An Overview of Beckwith-Wiedemann Syndrome

Beckwith-Wiedemann syndrome (BWS) is a congenital condition affecting growth, which means a child will have the condition at birth. It is known as an overgrowth syndrome and may involve several parts of the body. Infants impacted by BWS are often much larger than other children their age.

Like many medical syndromes, there’s a spectrum of signs and symptoms an individual may have, and the severity of the syndrome may vary from one person to another. For example, although some children may have several characteristic features of BWS, other children may only demonstrate one or two of the hallmark traits.

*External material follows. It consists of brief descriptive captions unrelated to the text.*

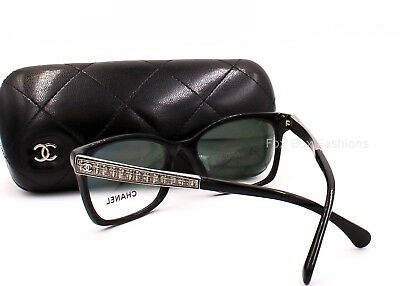 Chanel Glasses Frame Usa : CHANEL 3332 501 Eyeglasses Optical Frames Glasses Black ...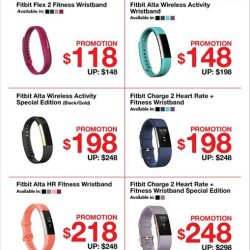 [CHALLENGER MINI] Gift your mother with the motivation to lead a healthier lifestyle.
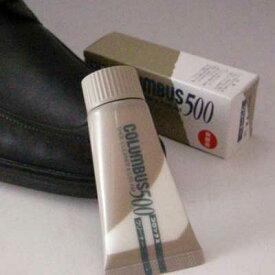 チューブタイプのツヤ革専用汚れ落としCOLUMBUS コロンブス 500(日本製)靴 シューズ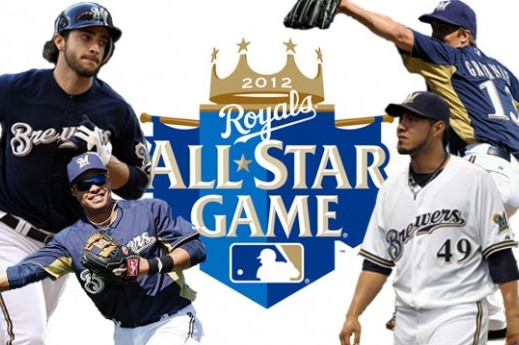 Milwaukee Brewers: All 25 Players' Odds of Being 2012 All-Stars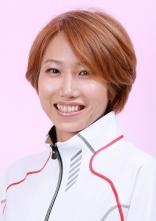 加藤綾選手の画像1です。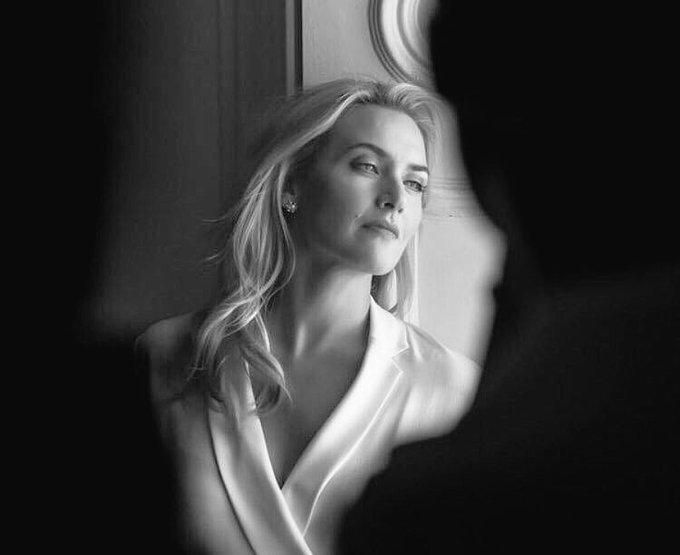 Happy birthday to this masterpiece, talented goddess aka kate winslet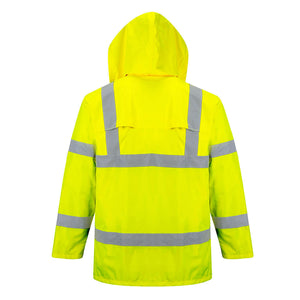back of the high visible rain suit for jobsites and road workers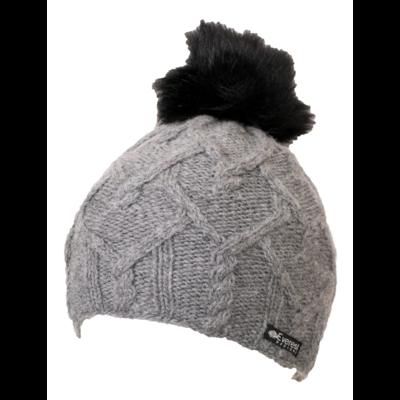 Everest Designs Priya Fleece Lined Wool Silver Beanie Hat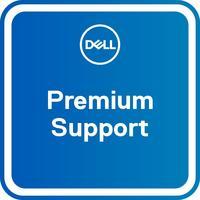 DELL garantie: 2Y Base Warranty with Collect & Return – 2Y Premium Support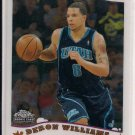 2005-06 TOPPS CHROME DERON WILLIAMS JAZZ ROOKIE CARD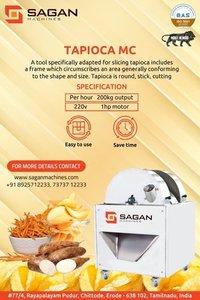 Tapioca Chips Machine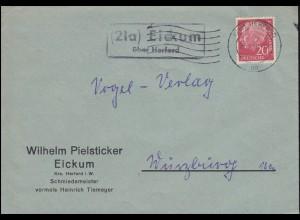Feldpost-Ansichtskarte: Gand, Landsturm-Bat. Celle 3. Kompanie 4.1.17 n. Berlin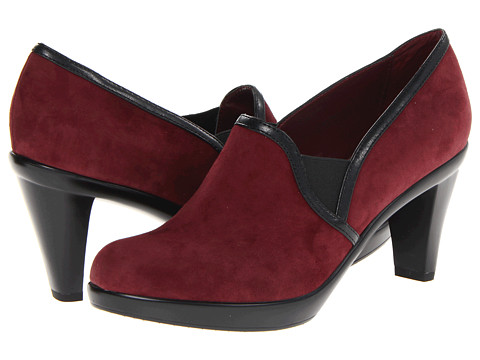 Bella-Vita - Walden (Oxblood Kidsuede/Black) - Footwear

BWS was first noted in medical literature in the 1960s by Dr. J. Bruce Beckwith and Dr. Hans-Rudolf Wiedemann. Initial findings of the condition mentioned a handful of ways it could affect the body. However, over the years, the medical community has recognized that BWS can involve many systems of the body, and patients can display a variety of physical qualities as well.

Approximately one in every 13,700 newborns around the world is diagnosed with BWS, according to Genetics Home References, a branch of the U.S. National Library of Medicine. But the statistics calculating the prevalence of BWS may not be wholly accurate. People who have minor cases of the condition may never be diagnosed. Additionally, BWS impacts both males and females to the same degree.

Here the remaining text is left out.